L’argile cellulosique est un mélange de fibre de papier et d’argile. L’apport de cellulose ajouté à la terre offre une certaine souplesse lors des créations : Des pièces plus légères pourront être collées avec plus de facilité qu’avec une argile non cellulosique. On peut coller deux parties sèches ensemble ou travailler sur les parties sèches avec de la terre humide. L’absence de retrait et la résistance exceptionnelle aux chocs thermiques offrent bien des avantages. Sèche et non cuite, l’argile cellulosique est plus solide. Cuite, sa densité plus légère lui fait perdre un peu de solidité. Il est possible de travailler avec des pièces fines particulièrement déformables qui ne se fissureront pas pendant les manipulations ou la cuisson.

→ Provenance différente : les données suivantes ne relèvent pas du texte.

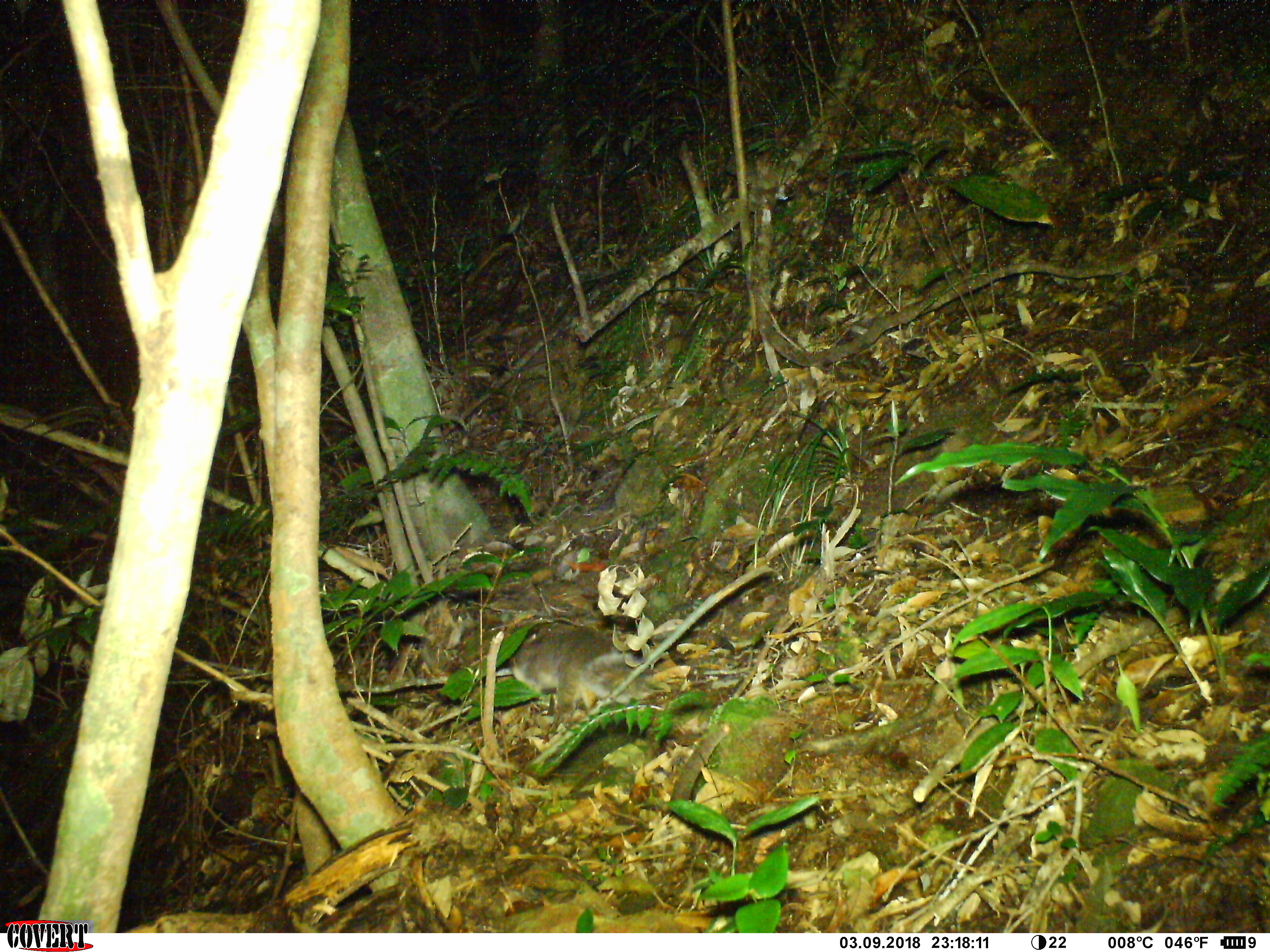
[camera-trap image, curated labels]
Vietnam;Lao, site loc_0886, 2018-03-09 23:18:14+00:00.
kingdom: Animalia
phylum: Chordata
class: Mammalia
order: Carnivora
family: Mustelidae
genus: Melogale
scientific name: Melogale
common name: ferret badger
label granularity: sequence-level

Bien qu’une trop grande proportion de chamotte limite la cohésion entre la cellulose et l’argile, toutes les argiles classiques peuvent être utilisées. Pour être rigoureux et vous offrir une solution transmissible, nous ferons abstraction de l’eau sur les volumes à utiliser. (Telle personne fera une barbotine très liquide, telle autre bien moins.) La pesé de papier sec, ainsi que l’argile sèche reproduit avec grande précision un mélange que l’on sait efficace. Avec l’expérience, vous pourrez alors faire abstraction de cette technique de pesée sur produits secs. Vous mélangerez directement la cellulose et l’argile gorgé d’eau. Les terres étant bien différentes, voici quelques proportions qu’il faut prendre du bout des doigts :
| argile | chamotte | cellulose | Résultat |
|---|---|---|---|
| 70% | 10% | 20% | facile à modeler, peu déformable |
| 60% | 10% | 30% | mélange raisonnable |
| 40% | 10% | 50% | délicat à modeler, très élastique |
Coupez en petit morceau et laissez sécher l’argile quelques jours. Quand celle-ci sera sèche, faite une pesée, et recouvrez d’eau. Un mixer industriel pourra vous aider à homogénéiser le tout. Un mixeur ordinaire de cuisine sera bien trop faible pour une production suffisante. Une perceuse couplée à un mélangeur vous évitera de griller votre appareil ménager. [1]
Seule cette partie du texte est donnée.